> _Passage to read_
Why these nine? Some readers will think items are missing here. Where is fairness? Where is balance? After synthesizing what we learned, it became clear that a number of familiar and even useful ideas -- including fairness and balance -- are too vague to rise to the level of essential elements of the profession. Others may say this list is nothing new. To the contrary, we discovered that many ideas about the elements of journalism are wrapped in myth and misconception. The notion that journalists should be protected by a wall between business and news is one myth. That independence requires journalists be neutral is another. The concept of objectivity has been so mangled it now is usually used to describe the very problem it was conceived to correct.

Nor is this the first moment that the way we get news has gone through momentous transition. It has happened each time there is a period of significant, social, economic, and technological change. It occurred in the 1830s and 1840s with the arrival of the telegraph, in the 1880s with the drop in prices of paper and the influx of immigrants. It occurred again in the 1920s with the invention of radio and the rise of the tabloids and the culture of gossip and celebrity. And it occurred with the invention of television and the arrival of the Cold War.

> _Stored data_
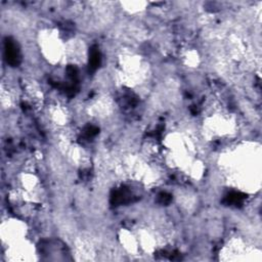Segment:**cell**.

> _Exercise description_
Please continue the passage on the elements of journalism above from the point where it stops.

> _Solved exercise_
It is occurring now with the advent of cable followed by the Internet. The collision this time may be more dramatic. For the first time in our history, the news increasingly is produced by companies outside journalism, and this new economic organization is important. We are facing the possibility that independent news will be replaced by self- interested commercialism posing as news. If that occurs, we will lose the press as an independent institution, free to monitor the other powerful forces and institutions in society.

In the new century, one of the most profound questions for democratic society is whether an independent press survives. The answer will depend on whether journalists have the clarity and conviction to articulate what an independent press means, and whether, as citizens, the rest of us care.

This book is intended as a first step in helping journalists articulate those values and helping citizens create a demand for a journalism connected to the principles that spawned the free press in the first place.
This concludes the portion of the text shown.